Good question.
Assume we have one cube of ice in a glass of water. The ice displaces some of that water, raising the height of the water by an amount we will call $h$.
Archimedes principles states that the weight of water displaced will equal the upward buoyancy force provided by that water. In this case,
Weight of water displaced = $m_{waterdisplaced}g = \rho Vg = \rho Ahg$
Where $V$ is volume of water displaced, $\rho$ is density of water, $A$ is the surface area of the glass and $g$ is acceleration due to gravity.
Therefore the upward buoyancy force acting on the ice is $\rho Ahg$.

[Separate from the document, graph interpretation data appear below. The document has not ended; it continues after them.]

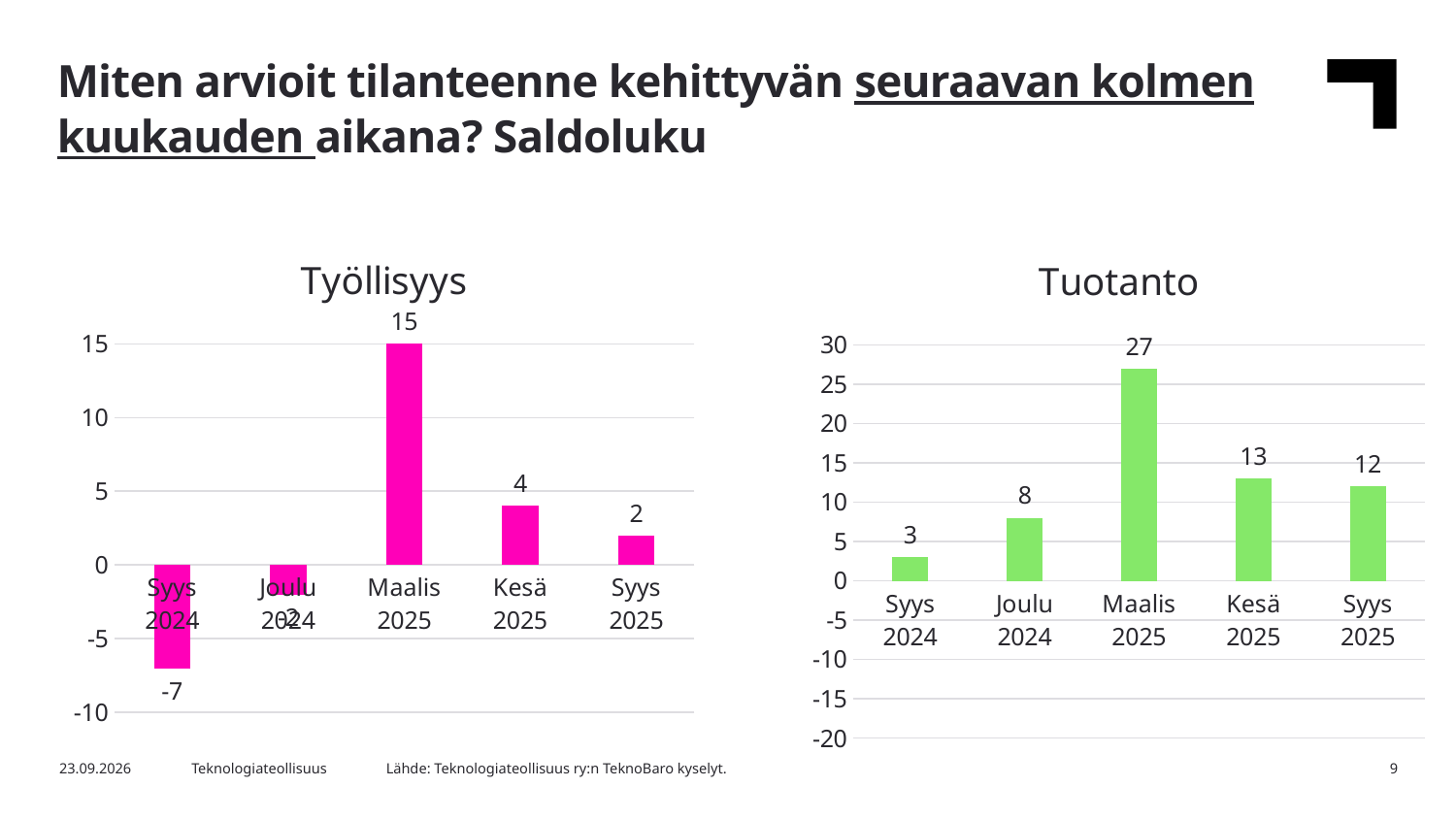
In the Tuotanto chart, which period has the lowest value? Syys 2024 How many periods are shown on the x axis of the Tuotanto chart? 5 In the Työllisyys chart, what is the difference between the values for Maalis 2025 and Kesä 2025? 11 In the Työllisyys chart, what is the value for Maalis 2025? 15 In the Työllisyys chart, which period has the highest value? Maalis 2025 In the Tuotanto chart, what is the value for Joulu 2024? 8 In the Tuotanto chart, what is the difference between the values for Maalis 2025 and Kesä 2025? 14 In the Työllisyys chart, what is the value for Syys 2025? 2 In the Tuotanto chart, which is larger, the value for Kesä 2025 or Syys 2025? Kesä 2025 In the Työllisyys chart, what is the value for Syys 2024? -7 What kind of chart is the Työllisyys chart? Bar chart In the Tuotanto chart, what is the value for Maalis 2025? 27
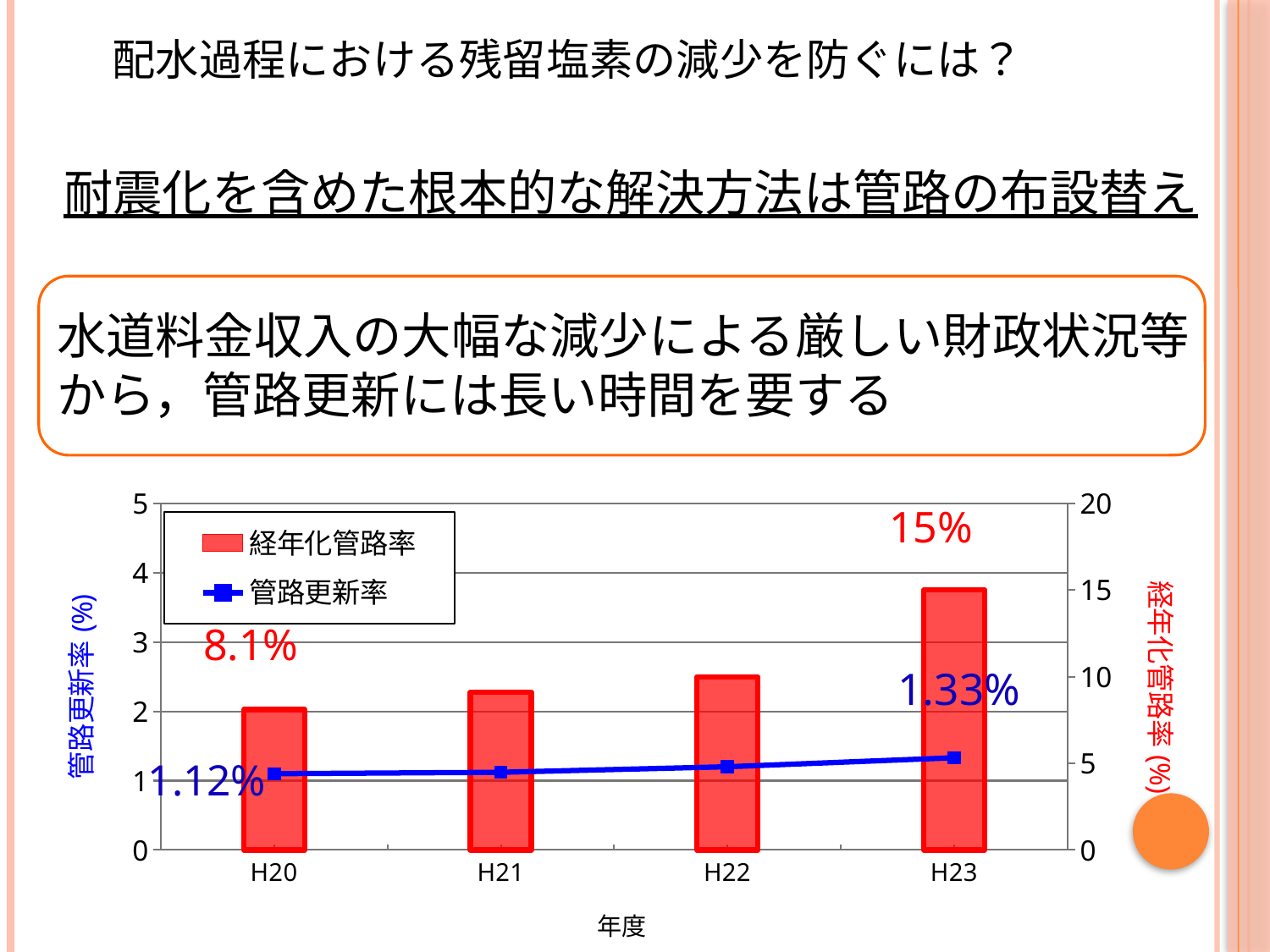
What is the 経年化管路率 value labelled for H23? 15% What is the 経年化管路率 value labelled for H20? 8.1% What is the 管路更新率 value labelled for H23? 1.33% What kind of chart is shown on the slide? Combined bar and line chart How many years are shown on the x axis? 4 Does the 管路更新率 line rise or fall from H20 to H23? Rise Is the 経年化管路率 bar for H21 greater or less than 10 on the right axis? less By how many percentage points did 経年化管路率 increase from H20 to H23? 6.9 Which year has the highest 経年化管路率 bar? H23 Which year has the lowest 経年化管路率 bar? H20 How many series does the legend list? 2 What is the 管路更新率 value labelled for H20? 1.12%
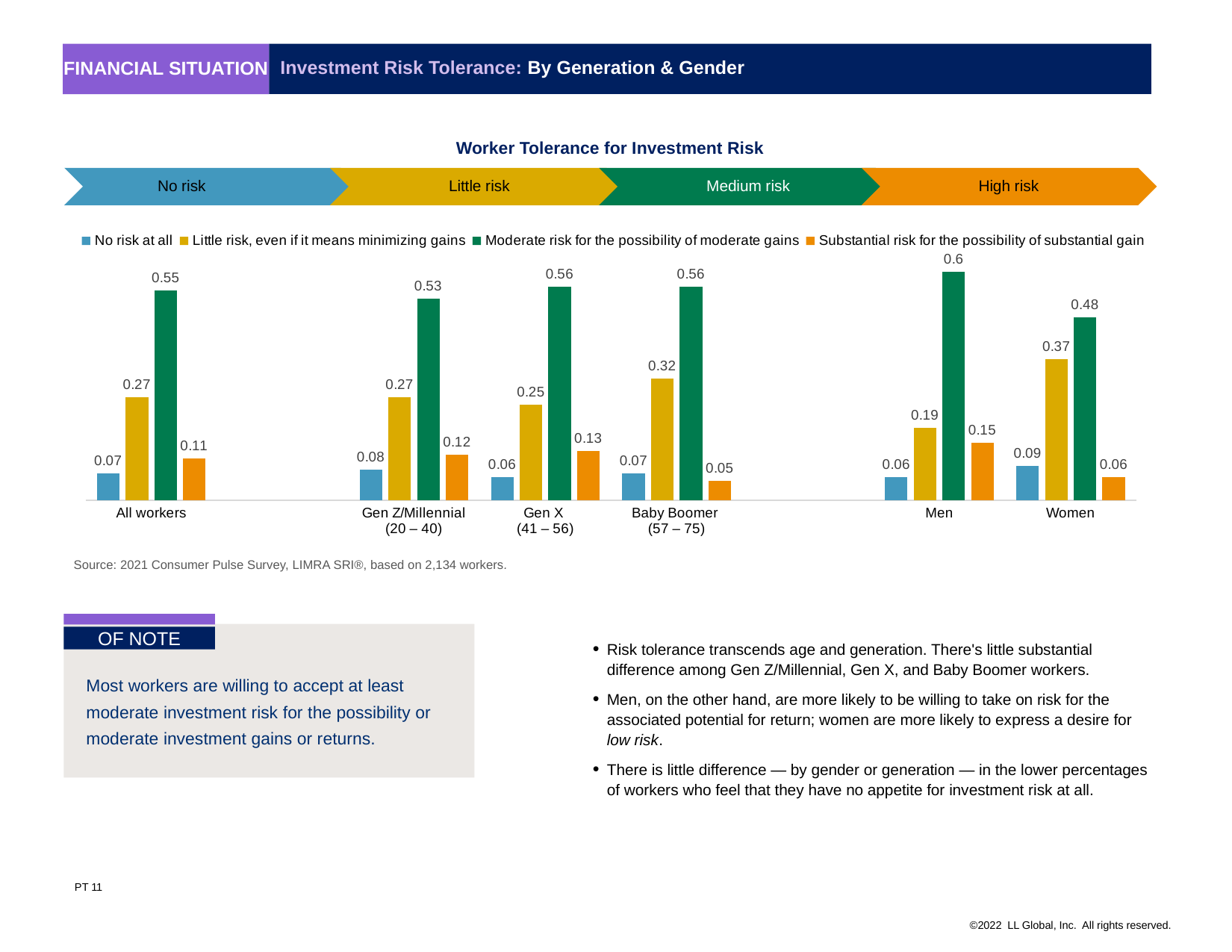
What is the value for 'Moderate risk for the possibility of moderate gains' among All workers? 0.55 What kind of chart is shown on the slide? Bar chart Which category has the lowest value for 'Substantial risk for the possibility of substantial gain'? Baby Boomer (57 – 75) How many categories are shown on the x axis of the chart? 6 What is the value for 'No risk at all' among Baby Boomer (57 – 75) workers? 0.07 Which category has the highest value for 'Moderate risk for the possibility of moderate gains'? Men How many series does the chart legend list? 4 What is the difference between the 'Little risk, even if it means minimizing gains' values for Women and Men? 0.18 What is the title of the chart? Worker Tolerance for Investment Risk Which is larger: the 'Substantial risk for the possibility of substantial gain' value for Gen X (41 – 56) or for Baby Boomer (57 – 75)? Gen X (41 – 56) What is the value for 'Substantial risk for the possibility of substantial gain' among Men? 0.15 What is the value for 'Little risk, even if it means minimizing gains' among Women? 0.37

Now the downward weight of ice = $m_{ice}g$
Now because the ice is neither sinking nor floating, these must balance. That is:
$\rho Ahg = m_{ice}g$
Therefore,
$h = \frac{m_{ice}}{\rho A}$
Now when the ice melts, this height difference due to buyoancy goes to 0. But now an addition mass $m_{ice}$ of water has been added to the cup in the form of water. Since mass is conserved, the mass of ice that has melted has been turned into an equivalent mass of water.
The volume of such water added to the cup is thus:
$V = \frac{m_{ice}}{\rho}$ and therefore,
$Ah = \frac{m_{ice}}{\rho}$
So,
$h = \frac{m_{ice}}{\rho A}$
That is, the height the water has increased due to the melted ice is exactly the same as the height increase due to buoyancy before the ice had melted.